**EXTRAIT FOURNI**
* * *
Voulant partir l’année de bon pied et offrir à mon corps suffisamment de sommeil, je me couche relativement tôt. Or il se trouve que mes journées de travail sont fort longues, commençant à 8h-8h30 et ne me permettant de rentrer souvent que passé 19h. Et je suis seulement en dermato, un petit stage à option facile et léger ! Faites le calcul, cuisiner, manger, la vaisselle, la douche… C’est tout de suite l’heure de se mettre au lit, à peu de choses près. Et de toute façon je suis tellement crevée que je peux difficilement me river à un livre, fût-il seulement de dermato, pendant une heure, comme je serais sensée le faire. Le tout, non payée bien sûr, avec des frais de scolarité par-dessus le marché. Et avec le sourire s’il-vous-plaît. C’est maintenant qu’il faut avoir un brin de vocation, parce que des fois, on se demande pourquoi on fait tout ça…

Dur dur la vie d’externe ! On se sent exploité par en haut, et on sent vraiment la pression de ceux qui veulent voler les places dans telle ou telle spécialité. Il faut toujours s’adapter à un nouveau milieu, aux exigences d’un nouveau patron (et à sa souvent drôle de personnalité), à la théorie d’une discipline inconnue (ses urgences, ses médicaments, ses subtilités)… Et dès qu’on est un peu à l’aise, c’est fini, il faut tout recommencer ailleurs !

Pour le moment j’ai évidemment un petit pincement au coeur pour notre ancien appart, qui était à distance de marche de cet hôpital. Tandis que là bon, c’est ça de perdu en sommeil, ou en vie privée-loisirs, au choix.

Chose certaine, il y a tout un débit dans ce service de consultations externes, c’est éreintant ! J’ai l’impression de jouer au docteur en réalisant les consultations. Mais d’être quand même inutile au fond, car il faut bien aller chercher le vrai médecin à la fin…

Je savais que je n’aimerais pas la dermato, et c’est un fait avéré. Je n’ai pas choisi ce stage par intérêt mais pour son utilité. C’est quand même tout nul un médecin qui n’entend rien aux pustules, nodules, macules, excoriations et autres lichénifications… Alors j’ai pensé remédier à cette faiblesse.
* * *
**DONNÉES AFFICHÉES**
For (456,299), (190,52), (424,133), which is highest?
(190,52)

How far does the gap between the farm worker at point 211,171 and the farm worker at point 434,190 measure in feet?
* * *
**TÂCHE A**
D'après le récit du stage en dermatologie, à quelle heure débutent les journées de travail ?
**TÂCHE B**
Reprenez le récit du stage en dermatologie après sa dernière phrase et poursuivez-le.
La liste constitue un matériau distinct de l'extrait.

**RÉPONSE RÉDIGÉE A**
Elles débutent à 8h-8h30.

**RÉPONSE RÉDIGÉE B**
Intellectuellement, un service ultraspécialisé comme celui-ci offre évidemment une exposition à certaines maladies rares, à des présentations atypiques, et c’est au moins ça de gagné en intérêt et en défis. Disons que ça va au-delà de l’acné, du grain de beauté louche et de l’eczéma, même si c’est là le pain quotidien et même si je ne dénigre pas l’importance de ces problèmes. Au contraire, je me sens très empathique, ayant moi-même eu de gros problèmes d’acné dans le passé. Je sais que même si ces lésions ne menacent pas la vie (on peut facilement avoir envie de s’exclamer “Mais ce n’est rien ça !”), ce n’est jamais “rien” si le patient s’est déplacé jusque là.

Alors voilà, même si j’ai encore l’air d’une touriste dans mon nouveau quartier, même si je tâtonne encore sur les murs à la recherche des interrupteurs dans mon nouvel appart, je dois reprendre les brides d’un quotidien plus chargé que jamais. Vivement que je prenne l’habitude de tout ça, car pour le moment je suis très récalcitrante et je trouve ça difficile à vivre.

J’ai aussi vraiment une impression tenace (et fausse, oui oui) que ce retour s’est aussi fait dans le temps et qu’on devrait être à la fin du mois de mai. J’ai été choquée quelques secondes devant les si jolis arbres en fleurs qui se sont mués “du jour au lendemain” en pommiers et en cerisiers, comme si ce n’était pas le cours normal des choses. J’étais ailleurs, bien sûr.